Smith Oaks is 143 acres of field, woods, wetlands and ponds. Thirty-three acres were purchased by HAS wit the help of HAS members, friends, and the National Fish and Wildlife Foundation. The remaining 110 acres were donated to the HAS by Amoco Production Company.

Smith Oaks was named for George and Charlotte Smith, who acquired the property in 1879 from Charlotte’s parents, John and Mary Ann Brown. Records show that the couple began improvements on the land that year, building houses, fences and ditches, and planting oaks trees and hedges.

It is unclear who planted the oldest oaks on the property, as John Brown is also reported to have planted some oaks.

George Smith owned cattle and raised peaches, pears, oranges, strawberries, cabbage, sugar cane, cotton and tobacco. He also operated a sugar mill and cotton gin on the property. However, he was most famous for his mineral water enterprise.

Smith dug several water wells on his property and reported that he has 21 “distinct” waters. The deepest well, dug in 1882, was 32 feet and also produced gas, which Smith viewed as an inconvenience, as there was no market for it.

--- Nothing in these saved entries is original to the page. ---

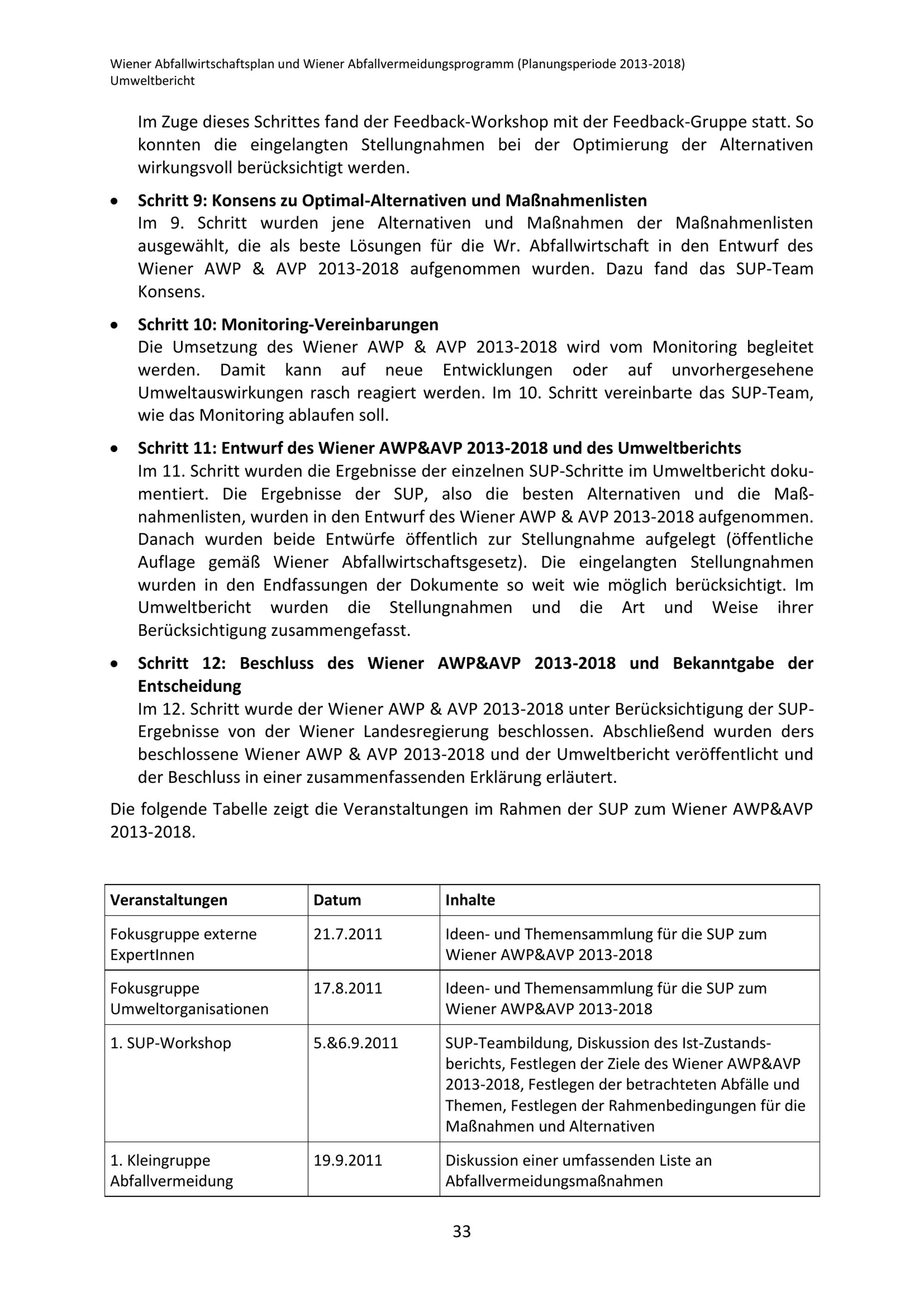 Wiener Abfallwirtschaftsplan und Wiener Abfallvermeidungsprogramm (Planungsperiode 2013-2018)
Umweltbericht

Im Zuge dieses Schrittes fand der Feedback-Workshop mit der Feedback-Gruppe statt. So konnten die eingelangten Stellungnahmen bei der Optimierung der Alternativen wirkungsvoll berücksichtigt werden.

• Schritt 9: Konsens zu Optimal-Alternativen und Maßnahmenlisten
Im 9. Schritt wurden jene Alternativen und Maßnahmen der Maßnahmenlisten ausgewählt, die als beste Lösungen für die Wr. Abfallwirtschaft in den Entwurf des Wiener AWP & AVP 2013-2018 aufgenommen wurden. Dazu fand das SUP-Team Konsens.

• Schritt 10: Monitoring-Vereinbarungen
Die Umsetzung des Wiener AWP & AVP 2013-2018 wird vom Monitoring begleitet werden. Damit kann auf neue Entwicklungen oder auf unvorhergesehene Umweltauswirkungen rasch reagiert werden. Im 10. Schritt vereinbarte das SUP-Team, wie das Monitoring ablaufen soll.

• Schritt 11: Entwurf des Wiener AWP&AVP 2013-2018 und des Umweltberichts
Im 11. Schritt wurden die Ergebnisse der einzelnen SUP-Schritte im Umweltbericht dokumentiert. Die Ergebnisse der SUP, also die besten Alternativen und die Maßnahmenlisten, wurden in den Entwurf des Wiener AWP & AVP 2013-2018 aufgenommen. Danach wurden beide Entwürfe öffentlich zur Stellungnahme aufgelegt (öffentliche Auflage gemäß Wiener Abfallwirtschaftsgesetz). Die eingelangten Stellungnahmen wurden in den Endfassungen der Dokumente so weit wie möglich berücksichtigt. Im Umweltbericht wurden die Stellungnahmen und die Art und Weise ihrer Berücksichtigung zusammengefasst.

• Schritt 12: Beschluss des Wiener AWP&AVP 2013-2018 und Bekanntgabe der Entscheidung
Im 12. Schritt wurde der Wiener AWP & AVP 2013-2018 unter Berücksichtigung der SUP-Ergebnisse von der Wiener Landesregierung beschlossen. Abschließend wurden ders beschlossene Wiener AWP & AVP 2013-2018 und der Umweltbericht veröffentlicht und der Beschluss in einer zusammenfassenden Erklärung erläutert.

Die folgende Tabelle zeigt die Veranstaltungen im Rahmen der SUP zum Wiener AWP&AVP 2013-2018.

| Veranstaltungen | Datum | Inhalte |
|---|---|---|
| Fokusgruppe externe ExpertInnen | 21.7.2011 | Ideen- und Themensammlung für die SUP zum Wiener AWP&AVP 2013-2018 |
| Fokusgruppe Umweltorganisationen | 17.8.2011 | Ideen- und Themensammlung für die SUP zum Wiener AWP&AVP 2013-2018 |
| 1. SUP-Workshop | 5.&6.9.2011 | SUP-Teambildung, Diskussion des Ist-Zustandsberichts, Festlegen der Ziele des Wiener AWP&AVP 2013-2018, Festlegen der betrachteten Abfälle und Themen, Festlegen der Rahmenbedingungen für die Maßnahmen und Alternativen |
| 1. Kleingruppe Abfallvermeidung | 19.9.2011 | Diskussion einer umfassenden Liste an Abfallvermeidungsmaßnahmen |

33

Smith received a trademark and bottled and sold his “High Island Mineral Springs Water” along the Texas Gulf Coast. He claimed that the water would “…cure Brights disease, liver and kidney troubles, Catarrh-the cause of consumption, Asthma, Hay Fever, restore hair on bald heads, and remove Dandruff on the Scalp and all the Pimples and Blotches from the face.” The ruins of one of these walls can still be seen in the woods across from the map shelter at Entrance II.

The Smith’s home, dismantled in 1985, stood on the property for over 100 years. The site of their house is easily identified, as the garden paths, flower beds and ornamental plants they planted in their yard are still obvious.